Divorce requires the division of property as spouses separate their lives at the end of a marriage. For many couples, property division becomes the most heated part of the divorce process, as they may disagree about what is fair.
In some cases, people will go so far as to lie to one another and/or the courts in the hopes of manipulating the outcome so that they keep more of the marital estate than they otherwise should. Cryptocurrency is one of many assets that can complicate property division and might play a role in financial misconduct during a divorce. Accordingly, those who are preparing for a complex Illinois divorce may benefit from reviewing the five facts below.
Separate accounts aren’t separate property
The first and most important property division rule someone needs to understand in Illinois divorce is that just because one spouse has a bank account in their own name or buys up assets without telling the other does not mean that they are the sole owner of those assets.

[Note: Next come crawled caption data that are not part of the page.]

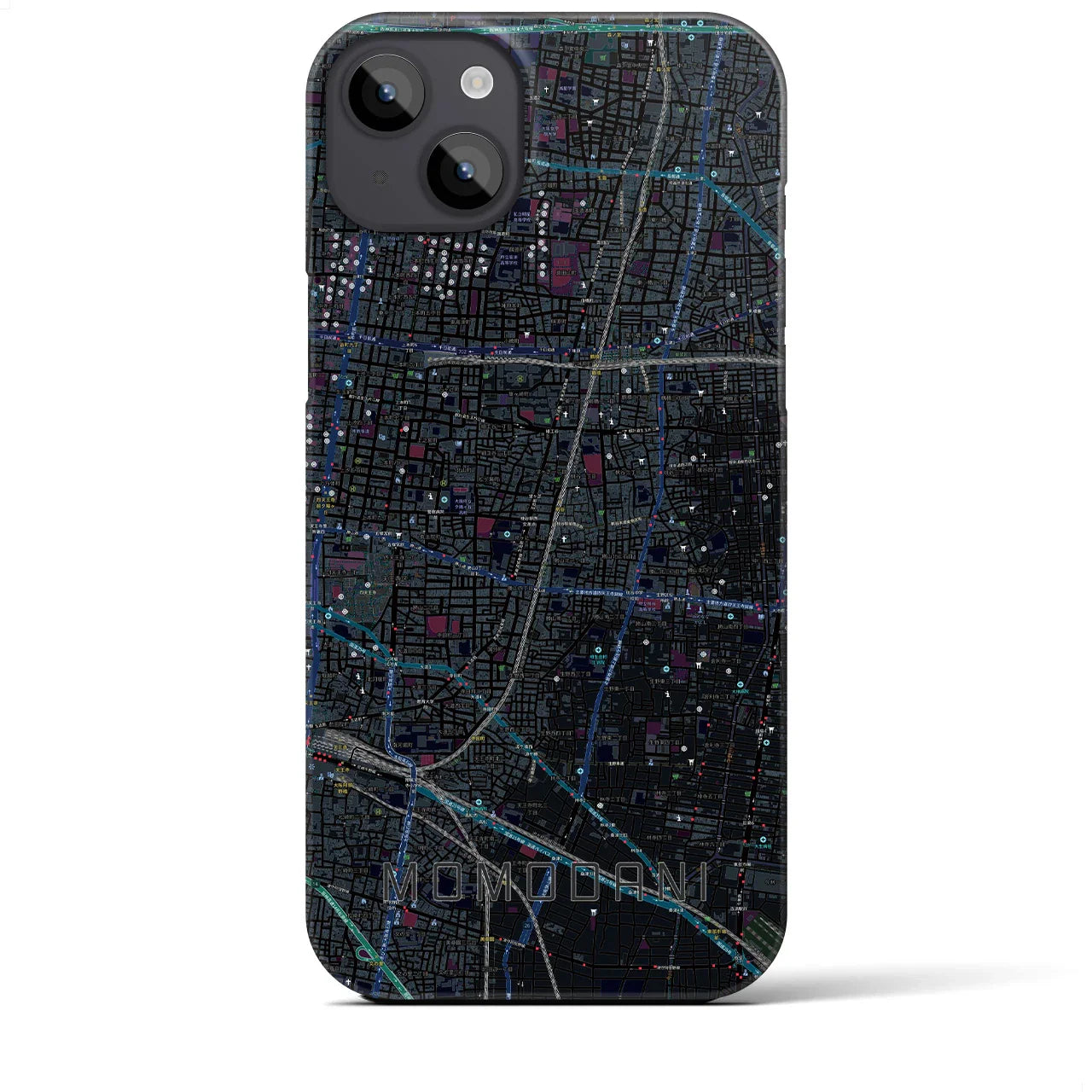 【桃谷(大阪府)】地図柄iPhoneケース(バックカバータイプ)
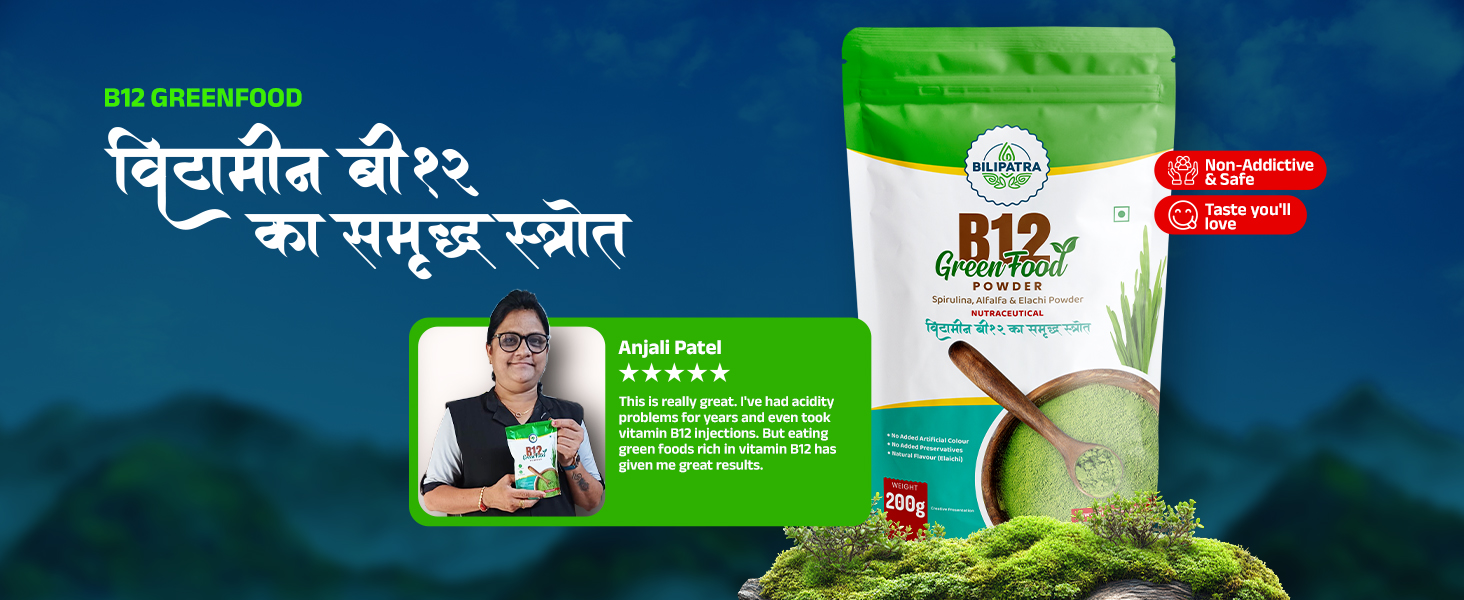 B12GreenFood Powder Plant Based Vitamin B12 Supplement 200g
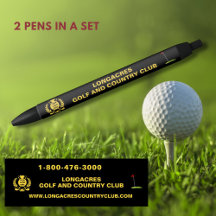 Golfe & Clube Liga Logotipo Site Telefone Caneta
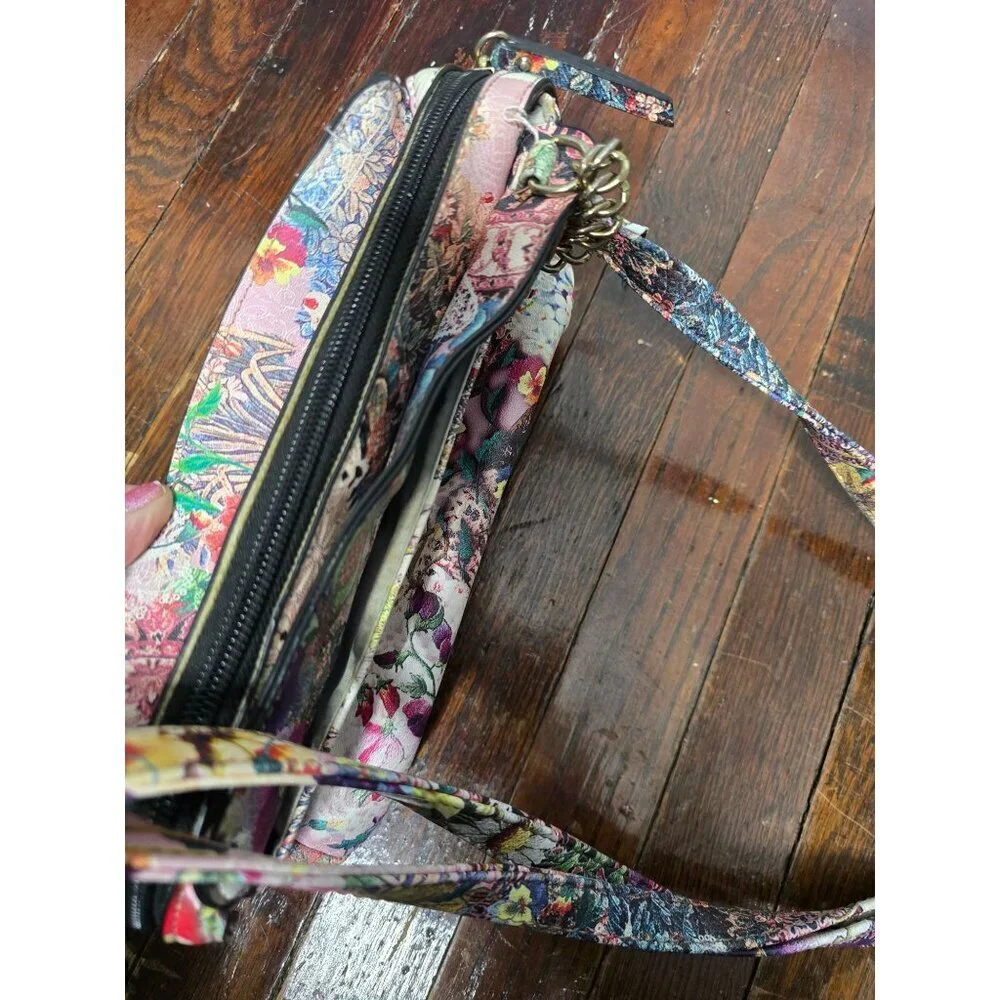 Y2K Nicole by Nicole Miller Floral Shoulder Bag Purse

Any resources acquired during the marriage, especially if someone uses marital income, are potentially part of the marital estate and subject to equitable distribution rules.
Cryptocurrency can be hard to find
Unlike other financial assets and investments, cryptocurrency does not have any physical form. There isn’t even a centralized account that holds all of someone’s cryptocurrency. Instead, there is a complex system for maintaining and validating the ownership records for digital assets. It can therefore be a challenge to effectively locate all of someone’s cryptocurrency holdings, especially if they have invested in more than one form of cryptocurrency.
Valuing cryptocurrency is difficult
Like any other investment, the value of cryptocurrencies varies widely from type to type and even throughout the day. It can be very hard to establish a reasonable fair market value for cryptocurrency to ensure that one spouse can fairly claim the value of the currency.
Cryptocurrency can be difficult to divide
Given that there isn’t an account to split, actually dividing cryptocurrency could be a challenge in an Illinois divorce. Often, people have to consider the financial value of the cryptocurrency when handling other assets rather than trying to lay claim to some of the cryptocurrency.
Not all lawyers have experience with cryptocurrency
People have only been buying and selling digital resources for a few years now, and many divorce attorneys in Illinois have no experience handling these unique assets in the context of a divorce.
Realizing that cryptocurrency can inspire challenges during an Illinois divorce may help someone to understand the need for legal guidance in order to better protect themselves during the property division process.